I don’t consider myself a China hand (or any other kind of hand). But I pay a lot of attention to anything that I deem important, including China, and I’ve been dialed into the country one way or another my entire career.
I majored in Asian studies as an undergrad, focusing more on Korea, but if you go far enough in Korean Studies, eventually China begins looming large—and not just on a map. Working in Obama’s Pentagon, I started as a Korea desk officer…but at a certain point China issues took over my professional life there too. While inside the war machine, I moonlighted as a PhD student, which led me to make sense of China in the context of mainstream security studies. And of course, working on Asian international relations as a scholar, there’s simply no getting around trying to understand China; can’t make sense of Asia or US foreign policy without having some kind of perspective on China.
But as readers of this newsletter know, I’m critical of many conventional wisdoms about China. My perspective puts me at odds with power players in Washington, and probably in Beijing too. One thing that distinguishes me is that I try to be transparent about how I think about China. We all make sense of the world as it comes at us, but with what analytical priors? What assumptions, frameworks, or points of reference color how we process the goings-on of the CCP, Chinese political economy, or Sino-US relations?
Well, in The Rivalry Peril, Mike Brenes and I have a chapter that explicitly details our “theory” of China, which takes even China’s domestic issues in their global context.

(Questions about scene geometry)
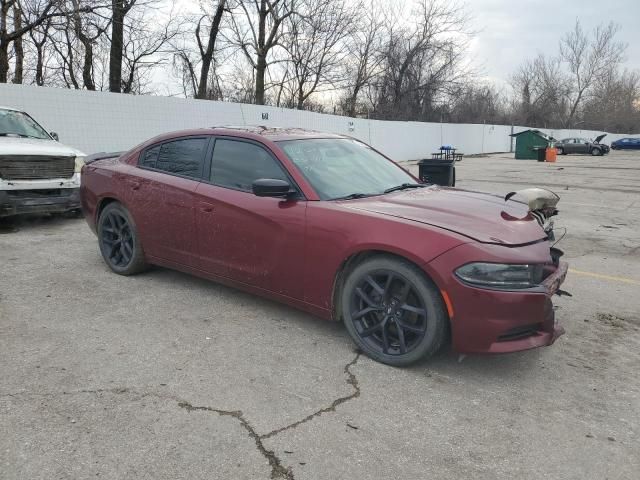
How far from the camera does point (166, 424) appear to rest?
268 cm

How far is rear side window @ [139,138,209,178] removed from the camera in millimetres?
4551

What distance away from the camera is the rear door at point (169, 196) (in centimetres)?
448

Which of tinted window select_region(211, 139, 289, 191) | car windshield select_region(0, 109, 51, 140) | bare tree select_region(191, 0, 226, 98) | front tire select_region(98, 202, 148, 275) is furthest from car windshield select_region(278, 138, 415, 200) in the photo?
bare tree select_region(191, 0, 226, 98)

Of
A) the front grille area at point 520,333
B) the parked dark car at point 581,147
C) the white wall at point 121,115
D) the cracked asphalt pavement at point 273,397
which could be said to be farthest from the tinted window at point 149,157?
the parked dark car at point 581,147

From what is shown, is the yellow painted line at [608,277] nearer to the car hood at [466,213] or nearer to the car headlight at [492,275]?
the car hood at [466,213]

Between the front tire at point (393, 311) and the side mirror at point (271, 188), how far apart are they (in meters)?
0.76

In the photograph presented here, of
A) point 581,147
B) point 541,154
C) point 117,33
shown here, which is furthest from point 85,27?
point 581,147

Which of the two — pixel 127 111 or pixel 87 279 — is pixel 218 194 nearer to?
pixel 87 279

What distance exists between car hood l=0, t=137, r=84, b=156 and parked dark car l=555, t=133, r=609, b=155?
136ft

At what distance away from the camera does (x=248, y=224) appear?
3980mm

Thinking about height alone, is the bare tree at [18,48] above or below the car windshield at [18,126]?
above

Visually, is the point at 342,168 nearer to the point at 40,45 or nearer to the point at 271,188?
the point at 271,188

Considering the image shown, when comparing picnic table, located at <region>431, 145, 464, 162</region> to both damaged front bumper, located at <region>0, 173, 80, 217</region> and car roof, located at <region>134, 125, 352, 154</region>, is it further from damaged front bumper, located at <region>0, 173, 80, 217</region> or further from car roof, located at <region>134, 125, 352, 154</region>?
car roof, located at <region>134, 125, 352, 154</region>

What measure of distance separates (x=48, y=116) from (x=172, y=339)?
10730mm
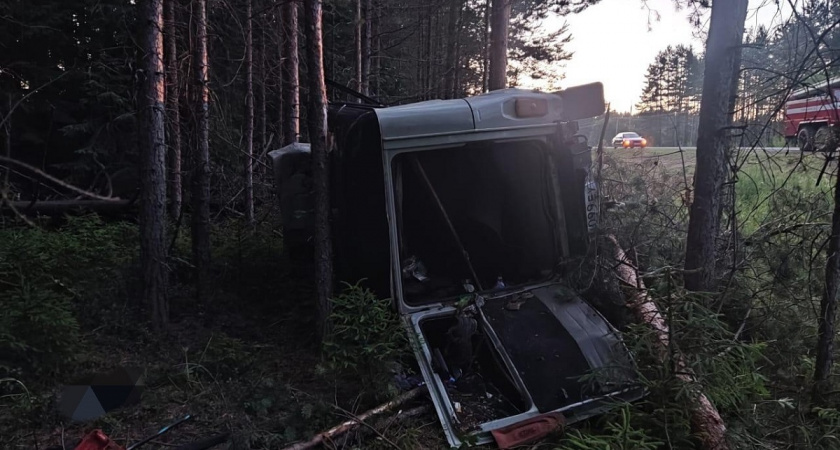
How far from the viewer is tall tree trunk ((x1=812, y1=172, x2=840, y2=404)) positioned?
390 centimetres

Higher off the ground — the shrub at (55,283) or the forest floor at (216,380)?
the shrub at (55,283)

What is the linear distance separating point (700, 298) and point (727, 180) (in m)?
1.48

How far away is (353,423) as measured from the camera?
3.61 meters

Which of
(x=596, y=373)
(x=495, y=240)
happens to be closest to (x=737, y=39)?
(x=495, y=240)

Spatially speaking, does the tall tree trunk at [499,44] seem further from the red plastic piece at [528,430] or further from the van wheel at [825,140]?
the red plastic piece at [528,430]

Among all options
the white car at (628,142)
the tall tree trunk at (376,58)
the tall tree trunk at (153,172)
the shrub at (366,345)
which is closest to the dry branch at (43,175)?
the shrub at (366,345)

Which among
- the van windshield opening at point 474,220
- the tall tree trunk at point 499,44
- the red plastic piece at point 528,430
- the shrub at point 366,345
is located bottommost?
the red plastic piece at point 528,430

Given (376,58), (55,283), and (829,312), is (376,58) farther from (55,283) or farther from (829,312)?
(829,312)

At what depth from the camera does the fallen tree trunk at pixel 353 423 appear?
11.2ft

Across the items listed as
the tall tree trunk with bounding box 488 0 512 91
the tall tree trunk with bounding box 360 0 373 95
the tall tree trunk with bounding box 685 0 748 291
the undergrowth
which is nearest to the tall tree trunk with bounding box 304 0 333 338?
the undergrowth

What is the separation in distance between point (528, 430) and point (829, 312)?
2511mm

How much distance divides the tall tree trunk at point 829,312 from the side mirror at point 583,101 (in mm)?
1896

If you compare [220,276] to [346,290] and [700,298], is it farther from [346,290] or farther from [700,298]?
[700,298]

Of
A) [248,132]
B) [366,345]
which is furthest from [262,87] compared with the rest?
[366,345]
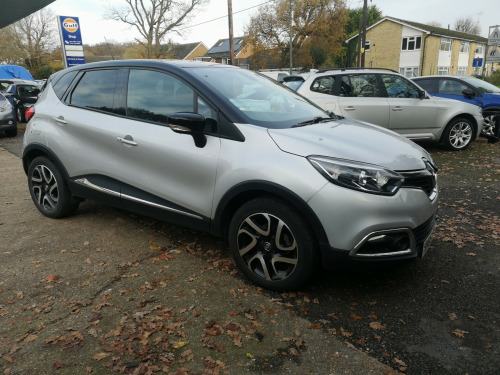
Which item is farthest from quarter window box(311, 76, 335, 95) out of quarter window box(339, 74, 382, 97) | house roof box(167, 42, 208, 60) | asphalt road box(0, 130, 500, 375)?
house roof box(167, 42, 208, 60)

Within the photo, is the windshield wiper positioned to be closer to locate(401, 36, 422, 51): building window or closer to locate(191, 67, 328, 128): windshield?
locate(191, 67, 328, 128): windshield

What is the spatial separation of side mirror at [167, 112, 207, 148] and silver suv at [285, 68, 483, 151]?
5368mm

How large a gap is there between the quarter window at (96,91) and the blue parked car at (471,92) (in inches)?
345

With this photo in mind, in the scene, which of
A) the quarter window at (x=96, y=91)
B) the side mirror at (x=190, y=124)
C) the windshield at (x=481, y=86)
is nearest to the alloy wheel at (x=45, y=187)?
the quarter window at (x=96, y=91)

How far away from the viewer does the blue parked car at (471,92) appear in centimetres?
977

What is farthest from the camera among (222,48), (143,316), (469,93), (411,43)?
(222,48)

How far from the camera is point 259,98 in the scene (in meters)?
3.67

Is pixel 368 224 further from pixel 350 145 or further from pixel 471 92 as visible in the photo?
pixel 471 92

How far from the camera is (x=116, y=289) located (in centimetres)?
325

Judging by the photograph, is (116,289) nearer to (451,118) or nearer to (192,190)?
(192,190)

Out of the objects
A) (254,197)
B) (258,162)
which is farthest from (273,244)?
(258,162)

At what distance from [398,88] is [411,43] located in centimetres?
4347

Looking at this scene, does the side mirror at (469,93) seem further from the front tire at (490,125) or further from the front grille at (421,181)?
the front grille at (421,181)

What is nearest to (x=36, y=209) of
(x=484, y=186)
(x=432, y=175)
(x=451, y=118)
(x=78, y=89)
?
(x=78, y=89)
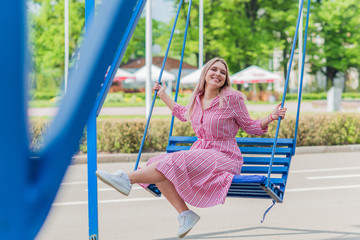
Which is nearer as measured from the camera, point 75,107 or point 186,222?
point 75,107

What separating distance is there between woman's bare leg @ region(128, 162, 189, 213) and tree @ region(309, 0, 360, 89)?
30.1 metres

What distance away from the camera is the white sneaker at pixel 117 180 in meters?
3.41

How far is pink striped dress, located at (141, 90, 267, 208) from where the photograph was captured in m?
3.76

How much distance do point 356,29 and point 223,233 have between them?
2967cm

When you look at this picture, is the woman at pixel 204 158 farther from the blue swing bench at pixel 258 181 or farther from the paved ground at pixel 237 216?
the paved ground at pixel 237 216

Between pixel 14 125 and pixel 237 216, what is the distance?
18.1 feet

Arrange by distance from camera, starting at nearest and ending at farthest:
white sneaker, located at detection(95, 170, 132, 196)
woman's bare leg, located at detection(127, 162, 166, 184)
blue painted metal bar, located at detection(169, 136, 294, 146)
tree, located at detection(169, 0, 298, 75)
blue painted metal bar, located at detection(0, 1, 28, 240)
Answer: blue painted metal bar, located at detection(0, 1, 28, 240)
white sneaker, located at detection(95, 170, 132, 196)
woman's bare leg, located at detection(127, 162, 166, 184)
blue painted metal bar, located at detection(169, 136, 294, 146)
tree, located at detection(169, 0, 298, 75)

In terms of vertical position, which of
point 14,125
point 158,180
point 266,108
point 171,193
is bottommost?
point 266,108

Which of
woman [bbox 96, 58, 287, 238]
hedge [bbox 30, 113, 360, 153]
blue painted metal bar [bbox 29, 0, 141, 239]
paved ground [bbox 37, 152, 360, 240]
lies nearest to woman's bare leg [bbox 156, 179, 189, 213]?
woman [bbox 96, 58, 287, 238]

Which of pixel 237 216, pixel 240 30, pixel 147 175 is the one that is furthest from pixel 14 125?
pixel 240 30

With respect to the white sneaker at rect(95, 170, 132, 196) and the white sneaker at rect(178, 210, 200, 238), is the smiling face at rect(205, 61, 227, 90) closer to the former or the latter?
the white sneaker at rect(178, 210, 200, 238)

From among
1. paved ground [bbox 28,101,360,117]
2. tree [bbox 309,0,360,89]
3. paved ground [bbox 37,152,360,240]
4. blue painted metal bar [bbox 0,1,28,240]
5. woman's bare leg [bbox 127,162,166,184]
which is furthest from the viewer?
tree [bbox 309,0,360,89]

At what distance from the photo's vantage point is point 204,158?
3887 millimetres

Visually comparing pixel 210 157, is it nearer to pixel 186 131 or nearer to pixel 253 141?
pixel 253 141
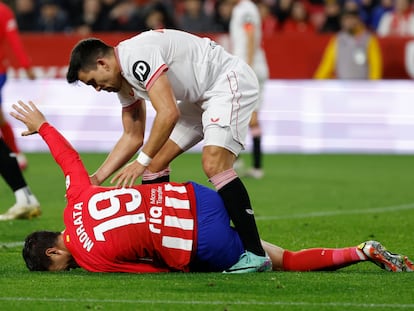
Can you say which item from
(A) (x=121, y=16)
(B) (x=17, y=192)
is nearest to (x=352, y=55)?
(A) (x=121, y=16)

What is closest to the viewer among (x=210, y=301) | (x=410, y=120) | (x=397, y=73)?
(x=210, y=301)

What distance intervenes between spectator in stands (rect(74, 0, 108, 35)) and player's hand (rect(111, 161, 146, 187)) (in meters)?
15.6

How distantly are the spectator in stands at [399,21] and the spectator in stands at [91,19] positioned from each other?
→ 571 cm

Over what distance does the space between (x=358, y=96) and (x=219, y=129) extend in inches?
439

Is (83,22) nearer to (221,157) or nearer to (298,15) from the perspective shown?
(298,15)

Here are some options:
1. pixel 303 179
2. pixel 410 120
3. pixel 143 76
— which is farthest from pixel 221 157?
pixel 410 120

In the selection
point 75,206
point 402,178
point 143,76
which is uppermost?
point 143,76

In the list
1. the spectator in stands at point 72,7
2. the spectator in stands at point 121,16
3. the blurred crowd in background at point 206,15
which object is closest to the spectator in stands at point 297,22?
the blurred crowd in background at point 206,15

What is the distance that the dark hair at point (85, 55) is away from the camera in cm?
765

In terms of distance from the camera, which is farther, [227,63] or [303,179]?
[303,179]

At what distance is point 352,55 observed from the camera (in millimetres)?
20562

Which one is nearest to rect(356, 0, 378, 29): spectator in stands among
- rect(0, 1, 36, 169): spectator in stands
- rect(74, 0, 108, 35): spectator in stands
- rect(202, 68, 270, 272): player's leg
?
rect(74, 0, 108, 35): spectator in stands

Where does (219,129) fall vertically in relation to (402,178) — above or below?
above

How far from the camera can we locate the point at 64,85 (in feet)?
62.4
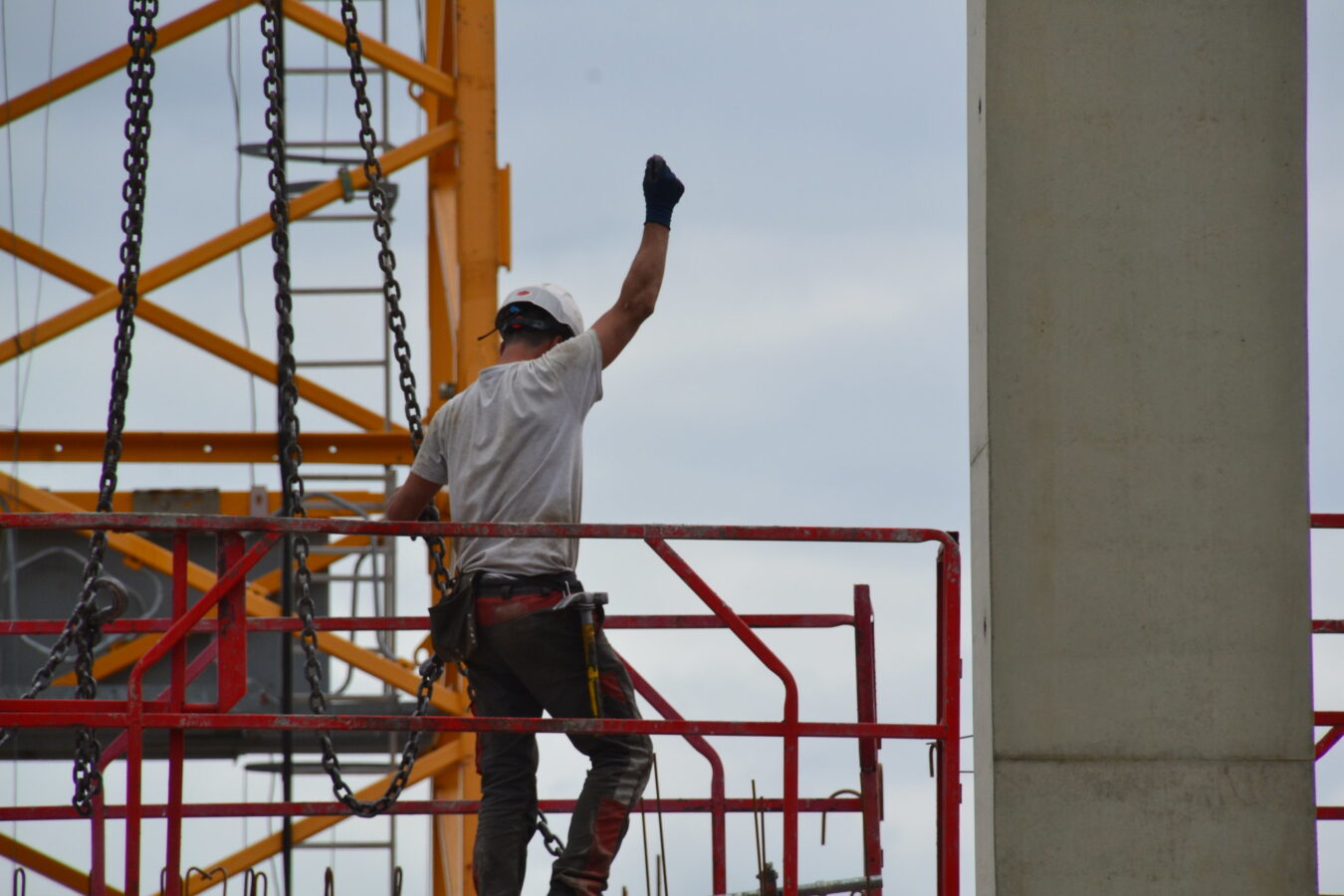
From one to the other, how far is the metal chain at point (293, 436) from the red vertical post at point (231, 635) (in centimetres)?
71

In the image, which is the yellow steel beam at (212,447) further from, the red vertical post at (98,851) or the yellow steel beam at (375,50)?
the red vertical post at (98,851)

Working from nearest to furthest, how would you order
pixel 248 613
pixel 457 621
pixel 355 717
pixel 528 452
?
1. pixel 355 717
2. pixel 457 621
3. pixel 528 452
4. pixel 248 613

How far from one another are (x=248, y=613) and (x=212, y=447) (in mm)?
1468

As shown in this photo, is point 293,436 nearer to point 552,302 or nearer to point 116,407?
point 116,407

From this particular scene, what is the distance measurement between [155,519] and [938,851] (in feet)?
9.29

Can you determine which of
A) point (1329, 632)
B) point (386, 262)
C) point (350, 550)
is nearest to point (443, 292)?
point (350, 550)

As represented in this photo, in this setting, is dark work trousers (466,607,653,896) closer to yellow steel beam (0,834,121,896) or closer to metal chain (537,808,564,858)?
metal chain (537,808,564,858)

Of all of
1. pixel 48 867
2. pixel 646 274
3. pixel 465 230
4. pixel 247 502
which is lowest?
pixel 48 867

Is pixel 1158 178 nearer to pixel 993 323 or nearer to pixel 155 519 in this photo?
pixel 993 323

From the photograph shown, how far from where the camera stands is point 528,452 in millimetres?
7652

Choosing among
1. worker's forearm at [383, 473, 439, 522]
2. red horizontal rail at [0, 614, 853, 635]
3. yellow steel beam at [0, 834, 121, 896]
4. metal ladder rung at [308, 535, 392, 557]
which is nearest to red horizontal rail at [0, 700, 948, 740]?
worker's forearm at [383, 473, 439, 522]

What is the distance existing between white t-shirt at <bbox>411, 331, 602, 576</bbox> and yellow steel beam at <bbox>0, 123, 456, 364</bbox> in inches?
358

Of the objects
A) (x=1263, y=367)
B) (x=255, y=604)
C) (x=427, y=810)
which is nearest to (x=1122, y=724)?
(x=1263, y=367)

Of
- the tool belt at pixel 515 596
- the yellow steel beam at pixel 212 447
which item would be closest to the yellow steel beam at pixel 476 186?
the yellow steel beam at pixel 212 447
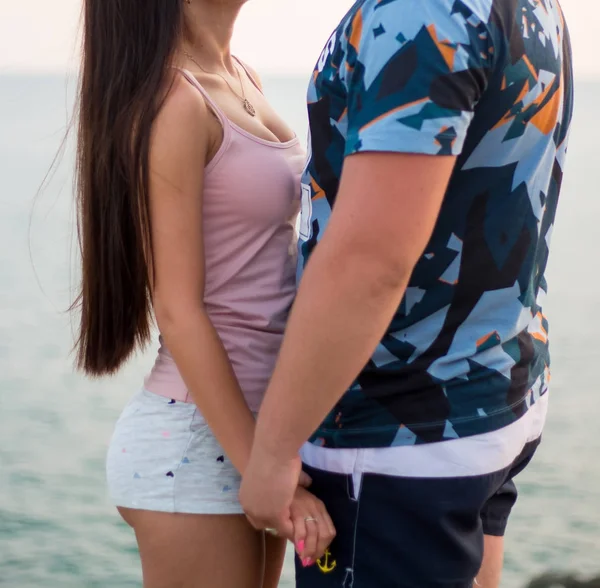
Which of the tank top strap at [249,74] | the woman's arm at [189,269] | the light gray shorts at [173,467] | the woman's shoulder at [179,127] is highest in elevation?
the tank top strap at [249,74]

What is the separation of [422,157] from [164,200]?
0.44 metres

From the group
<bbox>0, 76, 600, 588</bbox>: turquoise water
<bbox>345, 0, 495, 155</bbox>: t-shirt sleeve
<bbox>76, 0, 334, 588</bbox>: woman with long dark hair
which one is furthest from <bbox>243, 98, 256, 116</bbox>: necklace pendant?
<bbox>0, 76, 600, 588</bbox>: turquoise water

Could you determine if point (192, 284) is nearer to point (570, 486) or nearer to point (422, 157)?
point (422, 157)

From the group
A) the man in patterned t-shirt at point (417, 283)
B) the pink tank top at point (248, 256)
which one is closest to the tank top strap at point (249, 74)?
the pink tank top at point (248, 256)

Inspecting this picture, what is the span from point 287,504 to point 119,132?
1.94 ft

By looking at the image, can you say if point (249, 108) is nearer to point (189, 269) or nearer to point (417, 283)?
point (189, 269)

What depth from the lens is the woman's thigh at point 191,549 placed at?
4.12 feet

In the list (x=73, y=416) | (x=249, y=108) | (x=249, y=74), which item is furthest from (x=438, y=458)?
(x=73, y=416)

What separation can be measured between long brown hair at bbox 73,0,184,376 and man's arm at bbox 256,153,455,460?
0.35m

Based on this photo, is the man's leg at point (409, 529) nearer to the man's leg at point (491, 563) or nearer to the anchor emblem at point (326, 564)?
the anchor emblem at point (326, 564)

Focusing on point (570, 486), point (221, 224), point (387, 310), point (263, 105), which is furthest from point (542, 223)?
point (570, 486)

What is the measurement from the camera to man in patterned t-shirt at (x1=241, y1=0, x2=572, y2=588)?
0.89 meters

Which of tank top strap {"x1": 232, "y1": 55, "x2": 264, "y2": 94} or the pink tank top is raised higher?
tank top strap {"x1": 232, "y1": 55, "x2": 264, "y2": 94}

### WHAT TO WORK ON
Answer these questions using the passage about China above the rows:
(a) What did the writer major in as an undergraduate, and which country was the focus?
(b) In what role did the writer start out at Obama's Pentagon?
(c) Who wrote The Rivalry Peril together with the writer?

### WRITTEN REPLY
(a) Asian studies, with a focus on Korea.
(b) As a Korea desk officer.
(c) Mike Brenes.